Quelques années plus tard, le général Parlange m’avouait qu’il avait été ému aux larmes lorsque, pour la première fois, il découvrit, à sa descente d’hélicoptère, ce qu’était un centre de regroupement de nomades, entouré de barbelés et de miradors. Dès lors, il n’eut de cesse qu’une autre formule fût trouvée. Si les regroupements eurent de très graves conséquences pour le fellah, il en eut de tragiques pour le nomade, dont la survie dépend du libre déplacement de son troupeau. Près de quatre cent mille nomades et semi-nomades furent regroupés sous des tentes, en particulier dans les départements de Tiaret et de Saïda, Oran, Médéa, Batna et Annaba. Aucun document officiel ne fait mention de centres de regroupement dans les deux départements que forme le Sahara. Nous savons pourtant qu’il existait des camps importants aux environs d’El-Oued, de Touggourt et surtout de Colomb-Béchar.

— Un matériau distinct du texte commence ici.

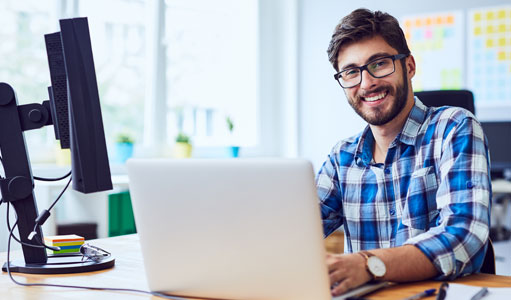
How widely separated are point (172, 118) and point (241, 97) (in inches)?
30.8

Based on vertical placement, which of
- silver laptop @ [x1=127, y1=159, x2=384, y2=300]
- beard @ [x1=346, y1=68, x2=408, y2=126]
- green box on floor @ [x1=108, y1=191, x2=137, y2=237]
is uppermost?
beard @ [x1=346, y1=68, x2=408, y2=126]

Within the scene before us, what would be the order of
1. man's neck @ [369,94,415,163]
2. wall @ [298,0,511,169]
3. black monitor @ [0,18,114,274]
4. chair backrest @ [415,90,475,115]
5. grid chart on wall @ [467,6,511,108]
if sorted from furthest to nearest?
wall @ [298,0,511,169] < grid chart on wall @ [467,6,511,108] < chair backrest @ [415,90,475,115] < man's neck @ [369,94,415,163] < black monitor @ [0,18,114,274]

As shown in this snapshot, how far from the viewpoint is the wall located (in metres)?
4.76

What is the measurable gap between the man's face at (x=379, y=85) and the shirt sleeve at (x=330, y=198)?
20cm

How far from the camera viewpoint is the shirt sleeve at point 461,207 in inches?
46.3

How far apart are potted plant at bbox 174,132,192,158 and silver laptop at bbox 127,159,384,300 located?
3005 mm

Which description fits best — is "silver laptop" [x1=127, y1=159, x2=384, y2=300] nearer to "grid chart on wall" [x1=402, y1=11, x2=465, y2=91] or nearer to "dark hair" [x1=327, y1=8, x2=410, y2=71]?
"dark hair" [x1=327, y1=8, x2=410, y2=71]

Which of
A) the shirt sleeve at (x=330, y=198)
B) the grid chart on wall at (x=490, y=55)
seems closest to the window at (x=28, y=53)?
the shirt sleeve at (x=330, y=198)

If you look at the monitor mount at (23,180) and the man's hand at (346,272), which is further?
the monitor mount at (23,180)

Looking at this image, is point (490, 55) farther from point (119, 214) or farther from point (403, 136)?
point (403, 136)

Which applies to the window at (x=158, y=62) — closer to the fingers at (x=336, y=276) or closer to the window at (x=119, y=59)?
the window at (x=119, y=59)

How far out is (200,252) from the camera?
1.03 m

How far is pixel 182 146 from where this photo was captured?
4.09 meters

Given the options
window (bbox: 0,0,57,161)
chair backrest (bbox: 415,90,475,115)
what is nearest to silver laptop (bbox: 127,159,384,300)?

Très rares sont les centres où les entrées et sorties sont libres : il faut un laissez-passer. En certains endroits, le lever et le couvre-feu se font au clairon. Les regroupés peuvent être astreints à assister à la cérémonie des couleurs ainsi qu’au rapport quotidien. On leur apprend à saluer les officiers et sous-officiers. Dans tel centre, le capitaine passe une grande partie de son temps à faire rectifier la position au garde-à-vous des vieillards, comme il le ferait dans une caserne avec de jeunes recrues. Ailleurs, le lieutenant chef de SAS était très fier de la campagne de propreté qu’il avait entreprise, dès qu’il apercevait un enfant sale, il faisait bastonner les parents par un mokhazni. Aussi, lorsqu’il mettait le pied dans le centre, toutes les mères sautaient sur leurs enfants et se mettaient à les frotter avec énergie. Lorsque les regroupés font preuve d’hostilité, on essaie de les «mettre en condition». Dans certains centres, les haut-parleurs diffusent, à toute heure du jour, des harangues de «désintoxication». Le général Challe recommande de tout faire pour dissiper les sentiments d’hostilité en organisant des réjouissances au cours desquelles l’armée doit se montrer sous un aspect récréatif : théâtre, séances de cinéma, fêtes sportives avec lâcher de parachutistes, kermesse populaire avec pose d’hélicoptères. En réalité, non seulement cette action psychologique ne réussit à convaincre que les militaires mais elle indispose un peu plus la population.
Privé à peu près totalement de sa liberté, le regroupé préfère souvent aliéner le peu qu’il en reste. Aussi laissera-t-il à l’abandon des terres situées à moins de deux kilomètres du centre ou refusera-t-il de monter dans les camions militaires qui pourraient l’acheminer vers des terres plus éloignées. Parce qu’il n’est plus maître de soi, de son temps et de son bien, le regroupé considère le camp comme une prison, ainsi que l’exprime une vieille femme : «Ils ont jeté en prison tous les hommes, cela n’a pas suffi puisque la guerre continue. Il leur reste à emprisonner les femmes, les enfants et les vieillards. Dans les prisons il n’y a plus de place. C’est plus facile de nous demander de construire de nos mains nos propres prisons. Cela ne coûte rien et ils n’auront même pas à nous servir la soupe des prisonniers.»